## [ZIEL DER ÜBUNG]
Geben Sie aus der Chronik der Heilsberghexen alles von „Die eigentliche Geburtsstunde“ bis hinunter zu „Gründungsjahr 1956 fest.“ wortgetreu wieder.

Chronik

Der Ursprung 1954

Die eigentliche Geburtsstunde der Heilsberghexen lässt sich auf das Jahr 1954 zurückführen, als die erste Umzugsteilnahme der Heilsberghexen urkundlich erwähnt wurde. Da wir bei unseren Recherchen erst später auf dieses erste Datum aufmerksam wurden, halten wir dennoch am offiziellen Gründungsjahr 1956 fest.

Bei der damaligen Sitzung der Gerstensackzunft unter der Führung des Zunftmeisters Arthur Osann am 19. Januar 1954 im Gasthaus Sternen, war unter anderem Karl Heinemann anwesend. Als Malermeister und Gestalter der Biberdamm-Glonker und so manchem Umzugswagen hatte er schon immer mit seiner künstlerischen Ader zum Gelingen eines farbenprächtigen Umzuges beigetragen. Zum Anlass des 80-jährigen Jubiläums der Gerstensäcke sollte ein unvergesslicher Umzug ins Leben gerufen werden. Karl Heinemann war der Meinung, alles so zu gestalten, wie es vor 80 Jahren wohl mal war: „Man soll alles durch die Maske sehen!“

 

 

In diesem Jahr waren es nur einige, wenige junge Gottmadinger, die sich das erste Hexen-Häs überstülpten. Einfach war es, ein alter Rock, eine gefärbte Bluse aus Leintuch genäht, ein Schurz und die Maske – ja die Maske, die Maske der Heilsberghexe. Eine kleine Gruppe aus Lehrlingen und Gesellen begleitet von einigen grauen Reitern, den Pfadfindern, denen Kurt Heinemann damals angehörte, brachen zu Fuß auf, nur mit einem alten Schesewagen bestückt.

## [EINGABEDATEN]

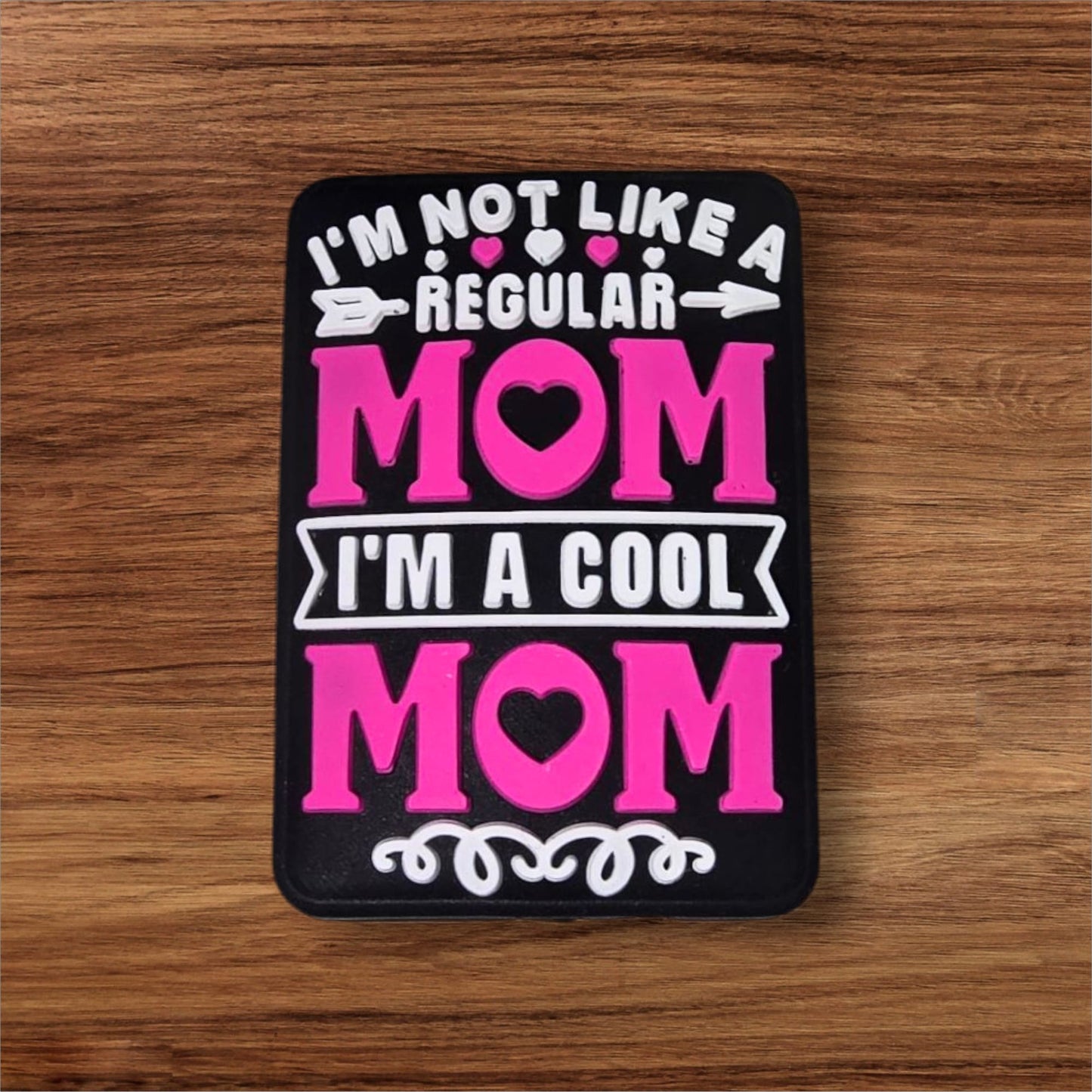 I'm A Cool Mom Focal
* * *
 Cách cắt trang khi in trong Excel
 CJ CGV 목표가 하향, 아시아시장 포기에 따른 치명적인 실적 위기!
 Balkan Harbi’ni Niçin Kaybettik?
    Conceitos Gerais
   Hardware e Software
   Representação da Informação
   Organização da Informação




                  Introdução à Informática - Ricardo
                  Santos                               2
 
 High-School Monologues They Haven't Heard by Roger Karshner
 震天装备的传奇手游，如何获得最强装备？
...
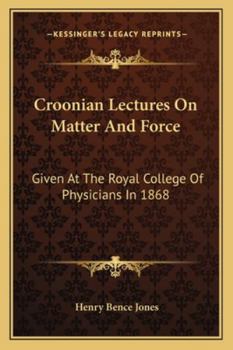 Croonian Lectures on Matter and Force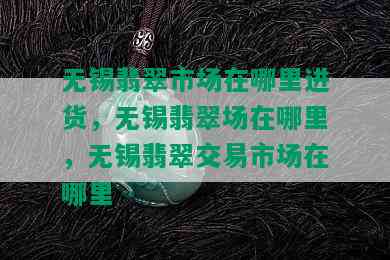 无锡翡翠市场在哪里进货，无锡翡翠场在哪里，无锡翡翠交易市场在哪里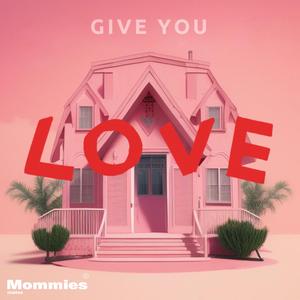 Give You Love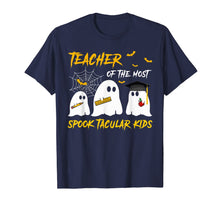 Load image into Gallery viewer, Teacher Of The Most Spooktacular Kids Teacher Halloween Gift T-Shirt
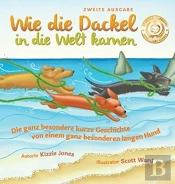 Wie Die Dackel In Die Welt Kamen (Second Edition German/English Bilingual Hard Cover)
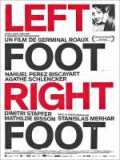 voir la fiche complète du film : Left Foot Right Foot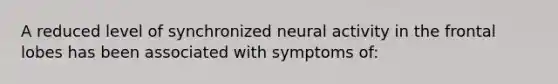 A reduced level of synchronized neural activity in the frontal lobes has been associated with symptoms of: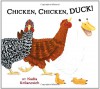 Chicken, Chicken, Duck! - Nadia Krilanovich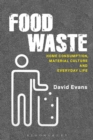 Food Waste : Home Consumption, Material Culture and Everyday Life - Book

## [NACHSTEHENDES ERGEBNIS]
Die eigentliche Geburtsstunde der Heilsberghexen lässt sich auf das Jahr 1954 zurückführen, als die erste Umzugsteilnahme der Heilsberghexen urkundlich erwähnt wurde. Da wir bei unseren Recherchen erst später auf dieses erste Datum aufmerksam wurden, halten wir dennoch am offiziellen Gründungsjahr 1956 fest.